[[ Given entries open ]]
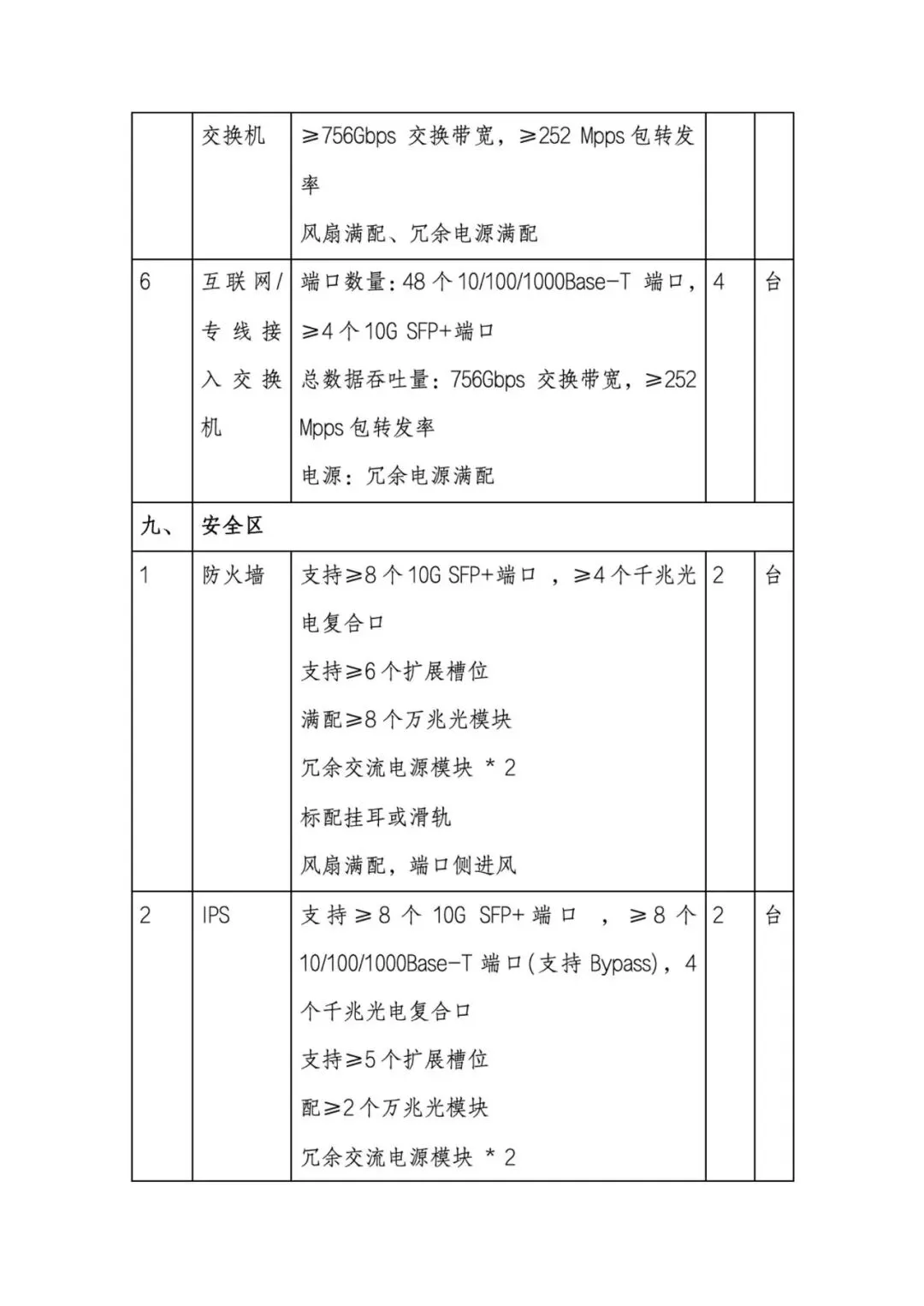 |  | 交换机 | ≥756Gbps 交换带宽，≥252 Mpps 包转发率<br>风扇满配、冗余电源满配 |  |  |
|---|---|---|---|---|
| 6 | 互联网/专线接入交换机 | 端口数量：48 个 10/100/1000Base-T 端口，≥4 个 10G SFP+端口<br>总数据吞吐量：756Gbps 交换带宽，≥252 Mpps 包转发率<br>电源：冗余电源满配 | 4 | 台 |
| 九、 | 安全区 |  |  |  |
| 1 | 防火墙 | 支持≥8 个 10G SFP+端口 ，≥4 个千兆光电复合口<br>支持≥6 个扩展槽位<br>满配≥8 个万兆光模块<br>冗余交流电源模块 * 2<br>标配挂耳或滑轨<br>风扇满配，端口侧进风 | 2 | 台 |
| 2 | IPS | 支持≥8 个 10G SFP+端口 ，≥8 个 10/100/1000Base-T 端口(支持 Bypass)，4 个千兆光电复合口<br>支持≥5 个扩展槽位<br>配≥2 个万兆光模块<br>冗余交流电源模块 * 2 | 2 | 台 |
[[ Given entries closed ]]
[[ Given entries open ]]
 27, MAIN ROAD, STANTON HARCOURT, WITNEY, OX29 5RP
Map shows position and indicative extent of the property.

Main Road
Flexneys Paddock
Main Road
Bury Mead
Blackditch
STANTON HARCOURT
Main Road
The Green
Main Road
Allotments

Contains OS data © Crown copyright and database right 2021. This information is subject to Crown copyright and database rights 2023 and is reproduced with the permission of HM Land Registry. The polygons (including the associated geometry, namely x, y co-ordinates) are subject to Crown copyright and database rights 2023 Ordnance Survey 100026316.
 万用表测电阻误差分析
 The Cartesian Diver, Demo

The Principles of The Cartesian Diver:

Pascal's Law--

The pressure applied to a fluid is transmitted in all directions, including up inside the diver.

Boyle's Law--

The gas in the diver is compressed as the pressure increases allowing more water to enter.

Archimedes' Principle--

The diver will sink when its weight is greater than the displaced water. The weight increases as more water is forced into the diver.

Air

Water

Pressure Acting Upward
[[ Given entries closed ]]
[[ Given entries open ]]
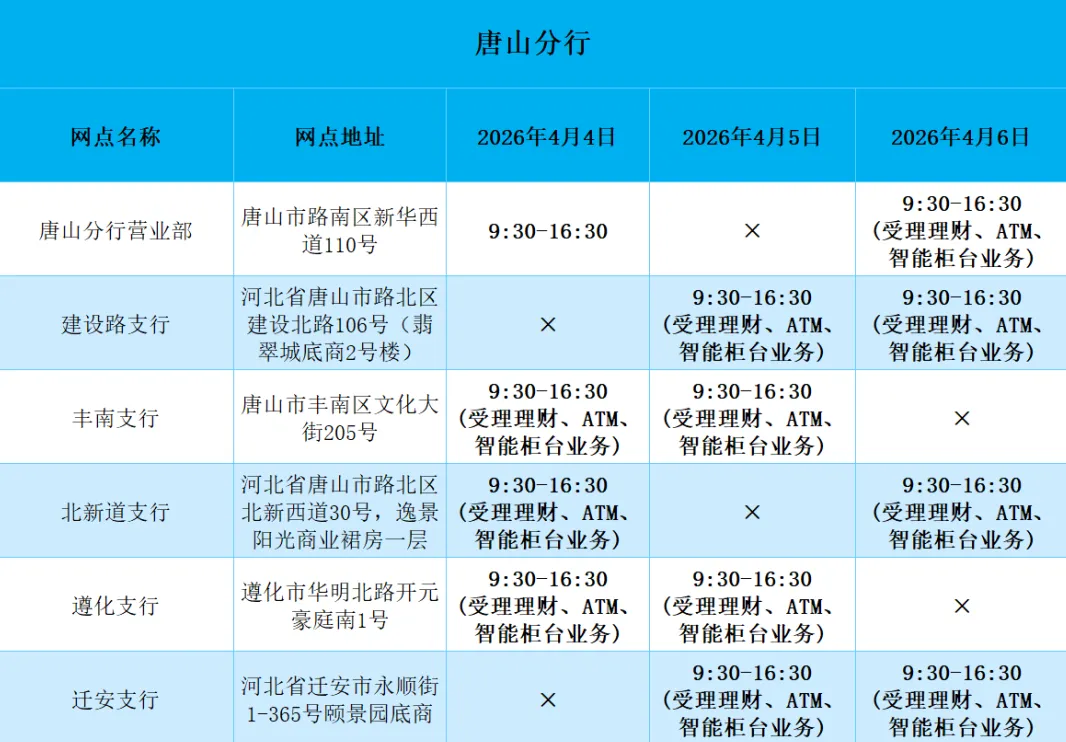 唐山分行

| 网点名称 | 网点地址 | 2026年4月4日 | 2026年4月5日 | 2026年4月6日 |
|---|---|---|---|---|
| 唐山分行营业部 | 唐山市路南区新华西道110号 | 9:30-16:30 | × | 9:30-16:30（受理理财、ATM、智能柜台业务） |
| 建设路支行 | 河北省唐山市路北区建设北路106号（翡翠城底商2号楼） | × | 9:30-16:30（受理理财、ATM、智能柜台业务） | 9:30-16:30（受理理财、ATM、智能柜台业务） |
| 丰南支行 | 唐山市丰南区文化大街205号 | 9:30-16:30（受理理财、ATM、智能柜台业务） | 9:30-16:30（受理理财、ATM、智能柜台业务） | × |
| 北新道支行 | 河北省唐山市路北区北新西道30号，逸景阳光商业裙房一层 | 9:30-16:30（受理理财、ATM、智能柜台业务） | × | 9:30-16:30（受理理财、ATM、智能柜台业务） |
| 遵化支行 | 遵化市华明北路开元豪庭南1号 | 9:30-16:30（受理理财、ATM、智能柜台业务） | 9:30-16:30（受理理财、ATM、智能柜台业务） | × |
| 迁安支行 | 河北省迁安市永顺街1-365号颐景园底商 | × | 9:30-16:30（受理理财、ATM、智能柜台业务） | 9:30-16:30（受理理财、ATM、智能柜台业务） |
[[ Given entries closed ]]
» Task details
Copy the stretch of the records above that runs from the line with "Flexneys Paddock" through the line with "Pressure Acting Upward". Both end lines belong in the copy, and nothing else does.

» Response to this exercise
Flexneys Paddock
Main Road
Bury Mead
Blackditch
STANTON HARCOURT
Main Road
The Green
Main Road
Allotments

Contains OS data © Crown copyright and database right 2021. This information is subject to Crown copyright and database rights 2023 and is reproduced with the permission of HM Land Registry. The polygons (including the associated geometry, namely x, y co-ordinates) are subject to Crown copyright and database rights 2023 Ordnance Survey 100026316.
 万用表测电阻误差分析
 The Cartesian Diver, Demo

The Principles of The Cartesian Diver:

Pascal's Law--

The pressure applied to a fluid is transmitted in all directions, including up inside the diver.

Boyle's Law--

The gas in the diver is compressed as the pressure increases allowing more water to enter.

Archimedes' Principle--

The diver will sink when its weight is greater than the displaced water. The weight increases as more water is forced into the diver.

Air

Water

Pressure Acting Upward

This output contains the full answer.